▶ _DOCUMENT EXTRACT_:
-- Begin --

Adobe Max 2011 is the annual Adobe conference geared towards software developers involved with  Adobe consumer and professional products. These days however, it is also a venue for key Adobe product announcements and business collaboration.  It was held in the Los Angeles Convention Center from October 1st thru the 5th.  My colleague, Dave Smith, attended and prepared the highlights report below.  Thank you Dave !!

Adobe is making big strides these days with authoring and publishing tools for tablets (ala Apple iPad) and Dave has covered alot of that space below.  As an aside, I'm curious if and how Adobe will take advantage of Apples lapse in the professional video editing market (Final Cut X) with further advances in their Adobe Premiere Pro editing software.  We'll keep our eye on video developments, but in the meantime for those who rely on Adobe products or simply enjoy using them, please read Dave's report below:

Adobe Creative Cloud
There were a number of announcements made during the keynote, starting with the “Adobe Creative Cloud” in parallel with a new set of “Adobe Touch Apps” for content creation on tablet devices. These apps bring professional-level creativity to millions of tablet users – both consumers and professionals – and utilize hosted cloud-based services to share files, view them across devices or transfer work into various Adobe software for further refinement. Collaboration was a big focus on Adobe’s move to expand their toolset into a cloud-based framework. When the product rolls out in 2012 it will include 20GB of cloud storage for each user.

-- End --

▶ _SUPPLIED DATA_:

-- Begin --

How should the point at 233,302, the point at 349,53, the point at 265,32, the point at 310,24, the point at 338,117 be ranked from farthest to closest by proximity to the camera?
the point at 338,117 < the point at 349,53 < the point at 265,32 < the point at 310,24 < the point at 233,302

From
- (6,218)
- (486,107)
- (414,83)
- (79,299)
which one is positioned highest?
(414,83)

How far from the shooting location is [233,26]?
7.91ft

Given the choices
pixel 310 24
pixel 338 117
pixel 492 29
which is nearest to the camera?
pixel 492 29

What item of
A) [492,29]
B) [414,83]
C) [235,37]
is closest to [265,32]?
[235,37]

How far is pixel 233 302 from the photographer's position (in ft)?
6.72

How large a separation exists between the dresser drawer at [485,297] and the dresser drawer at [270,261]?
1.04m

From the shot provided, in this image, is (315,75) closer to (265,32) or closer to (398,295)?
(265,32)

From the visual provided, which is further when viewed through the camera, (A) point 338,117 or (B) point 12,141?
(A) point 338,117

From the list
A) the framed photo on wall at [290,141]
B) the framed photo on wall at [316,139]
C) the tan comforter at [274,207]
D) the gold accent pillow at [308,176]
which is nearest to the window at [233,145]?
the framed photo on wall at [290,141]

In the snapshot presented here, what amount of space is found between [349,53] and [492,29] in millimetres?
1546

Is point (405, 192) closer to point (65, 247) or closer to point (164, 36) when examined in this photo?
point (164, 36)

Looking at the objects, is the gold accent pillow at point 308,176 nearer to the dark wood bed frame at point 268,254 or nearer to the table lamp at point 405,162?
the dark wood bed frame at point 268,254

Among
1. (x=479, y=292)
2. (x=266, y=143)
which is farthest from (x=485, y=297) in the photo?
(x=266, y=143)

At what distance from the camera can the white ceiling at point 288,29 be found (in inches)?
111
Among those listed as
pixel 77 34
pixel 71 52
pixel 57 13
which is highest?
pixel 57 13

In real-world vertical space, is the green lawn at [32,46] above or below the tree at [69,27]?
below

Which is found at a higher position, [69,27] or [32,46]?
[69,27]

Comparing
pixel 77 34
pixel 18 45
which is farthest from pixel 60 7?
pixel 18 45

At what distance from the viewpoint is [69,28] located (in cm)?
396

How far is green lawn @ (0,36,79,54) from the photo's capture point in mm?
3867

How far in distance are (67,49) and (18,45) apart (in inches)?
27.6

-- End --

▶ _YOUR TASK_:
Retype the stretch of the Adobe Max 2011 text from "Adobe Max 2011" through "you Dave !!". Rely only on the Adobe Max 2011 text.

▶ _WRITTEN RESPONSE_:
Adobe Max 2011 is the annual Adobe conference geared towards software developers involved with  Adobe consumer and professional products. These days however, it is also a venue for key Adobe product announcements and business collaboration.  It was held in the Los Angeles Convention Center from October 1st thru the 5th.  My colleague, Dave Smith, attended and prepared the highlights report below.  Thank you Dave !!